▶ [What to do]: Format the records from the line containing "As this photograph" through the line containing "Answer: the dry", both included, as a Markdown table with the columns Number and Line. Skip blank lines, and give each remaining line its own numbered row.

▶ [Source records]:
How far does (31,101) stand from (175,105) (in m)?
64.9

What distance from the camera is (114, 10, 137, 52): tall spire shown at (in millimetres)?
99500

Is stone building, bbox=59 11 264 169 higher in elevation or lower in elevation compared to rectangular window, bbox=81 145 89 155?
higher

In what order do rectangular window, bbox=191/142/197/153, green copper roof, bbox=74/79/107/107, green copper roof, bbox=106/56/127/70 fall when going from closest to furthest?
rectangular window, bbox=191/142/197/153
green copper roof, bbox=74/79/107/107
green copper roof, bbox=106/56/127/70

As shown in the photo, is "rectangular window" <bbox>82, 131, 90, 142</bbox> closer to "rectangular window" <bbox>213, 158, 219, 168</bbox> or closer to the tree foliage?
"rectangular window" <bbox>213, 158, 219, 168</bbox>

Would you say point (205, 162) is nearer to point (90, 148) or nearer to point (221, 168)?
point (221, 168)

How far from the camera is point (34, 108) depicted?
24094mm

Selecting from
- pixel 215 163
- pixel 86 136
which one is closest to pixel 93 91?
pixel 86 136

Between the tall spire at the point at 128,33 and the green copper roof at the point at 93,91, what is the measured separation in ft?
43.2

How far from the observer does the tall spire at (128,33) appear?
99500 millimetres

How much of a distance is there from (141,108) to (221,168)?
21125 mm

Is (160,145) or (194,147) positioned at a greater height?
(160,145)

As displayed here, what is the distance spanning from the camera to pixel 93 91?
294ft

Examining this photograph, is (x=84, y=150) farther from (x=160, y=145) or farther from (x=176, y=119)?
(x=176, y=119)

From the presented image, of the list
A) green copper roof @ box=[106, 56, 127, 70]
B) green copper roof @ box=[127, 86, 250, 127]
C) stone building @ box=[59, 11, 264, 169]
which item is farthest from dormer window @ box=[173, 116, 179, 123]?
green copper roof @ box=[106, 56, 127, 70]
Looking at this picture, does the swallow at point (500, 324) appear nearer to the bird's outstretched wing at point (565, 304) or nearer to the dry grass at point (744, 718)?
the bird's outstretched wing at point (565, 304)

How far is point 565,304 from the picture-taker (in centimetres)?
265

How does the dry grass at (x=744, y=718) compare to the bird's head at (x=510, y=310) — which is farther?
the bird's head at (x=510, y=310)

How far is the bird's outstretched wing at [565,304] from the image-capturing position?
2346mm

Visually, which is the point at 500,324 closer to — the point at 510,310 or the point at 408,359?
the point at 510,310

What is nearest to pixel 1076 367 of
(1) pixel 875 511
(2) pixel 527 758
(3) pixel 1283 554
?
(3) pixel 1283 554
...
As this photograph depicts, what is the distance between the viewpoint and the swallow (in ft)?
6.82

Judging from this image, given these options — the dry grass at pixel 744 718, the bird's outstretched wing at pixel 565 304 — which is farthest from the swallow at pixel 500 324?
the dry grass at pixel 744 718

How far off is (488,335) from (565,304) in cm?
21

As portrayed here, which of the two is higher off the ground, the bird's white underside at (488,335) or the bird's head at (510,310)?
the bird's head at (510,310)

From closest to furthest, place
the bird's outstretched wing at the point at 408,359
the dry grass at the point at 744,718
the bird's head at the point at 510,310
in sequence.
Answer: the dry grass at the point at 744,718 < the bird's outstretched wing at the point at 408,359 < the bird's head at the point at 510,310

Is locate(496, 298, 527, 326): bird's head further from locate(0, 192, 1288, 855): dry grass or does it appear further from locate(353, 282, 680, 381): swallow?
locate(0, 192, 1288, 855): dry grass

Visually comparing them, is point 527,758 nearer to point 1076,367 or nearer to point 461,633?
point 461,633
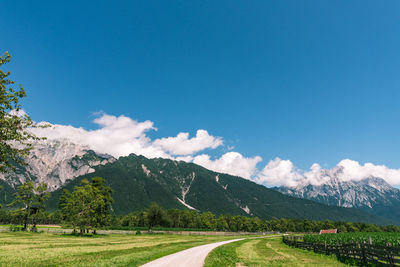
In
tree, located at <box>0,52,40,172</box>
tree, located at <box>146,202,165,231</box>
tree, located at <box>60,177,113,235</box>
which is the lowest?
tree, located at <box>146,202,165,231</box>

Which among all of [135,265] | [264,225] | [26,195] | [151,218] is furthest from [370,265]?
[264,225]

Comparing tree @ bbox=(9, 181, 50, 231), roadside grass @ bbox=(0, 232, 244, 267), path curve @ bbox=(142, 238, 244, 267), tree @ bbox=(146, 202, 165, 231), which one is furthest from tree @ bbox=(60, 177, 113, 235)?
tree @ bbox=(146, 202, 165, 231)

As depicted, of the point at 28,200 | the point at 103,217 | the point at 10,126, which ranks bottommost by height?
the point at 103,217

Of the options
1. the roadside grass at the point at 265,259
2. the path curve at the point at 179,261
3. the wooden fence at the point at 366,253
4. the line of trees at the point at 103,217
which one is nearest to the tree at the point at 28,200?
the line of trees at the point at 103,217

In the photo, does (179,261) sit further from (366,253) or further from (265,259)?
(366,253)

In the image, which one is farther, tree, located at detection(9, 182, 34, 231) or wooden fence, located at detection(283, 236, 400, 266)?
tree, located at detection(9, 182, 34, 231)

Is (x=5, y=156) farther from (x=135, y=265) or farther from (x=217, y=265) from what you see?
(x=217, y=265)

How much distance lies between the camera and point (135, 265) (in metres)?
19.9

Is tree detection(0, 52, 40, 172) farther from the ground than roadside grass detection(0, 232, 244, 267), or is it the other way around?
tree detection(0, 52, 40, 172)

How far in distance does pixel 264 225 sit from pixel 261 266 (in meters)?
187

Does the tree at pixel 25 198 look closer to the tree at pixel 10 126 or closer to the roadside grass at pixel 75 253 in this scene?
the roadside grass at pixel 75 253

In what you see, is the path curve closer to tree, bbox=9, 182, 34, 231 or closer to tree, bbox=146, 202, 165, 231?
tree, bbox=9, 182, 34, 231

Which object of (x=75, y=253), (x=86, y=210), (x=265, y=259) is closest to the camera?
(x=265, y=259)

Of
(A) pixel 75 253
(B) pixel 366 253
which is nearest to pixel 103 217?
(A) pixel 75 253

▶ [Exercise solution]:
| Number | Line |
|---|---|
| 1 | As this photograph depicts, what is the distance between the viewpoint and the swallow (in ft)? |
| 2 | 6.82 |
| 3 | Judging from this image, given these options — the dry grass at pixel 744 718, the bird's outstretched wing at pixel 565 304 — which is farthest from the swallow at pixel 500 324? |
| 4 | the dry grass at pixel 744 718 |
| 5 | How far off is (488,335) from (565,304) in cm? |
| 6 | 21 |
| 7 | As portrayed here, which of the two is higher off the ground, the bird's white underside at (488,335) or the bird's head at (510,310)? |
| 8 | the bird's head at (510,310) |
| 9 | From closest to furthest, place |
| 10 | the bird's outstretched wing at the point at 408,359 |
| 11 | the dry grass at the point at 744,718 |
| 12 | the bird's head at the point at 510,310 |
| 13 | in sequence. |
| 14 | Answer: the dry grass at the point at 744,718 < the bird's outstretched wing at the point at 408,359 < the bird's head at the point at 510,310 |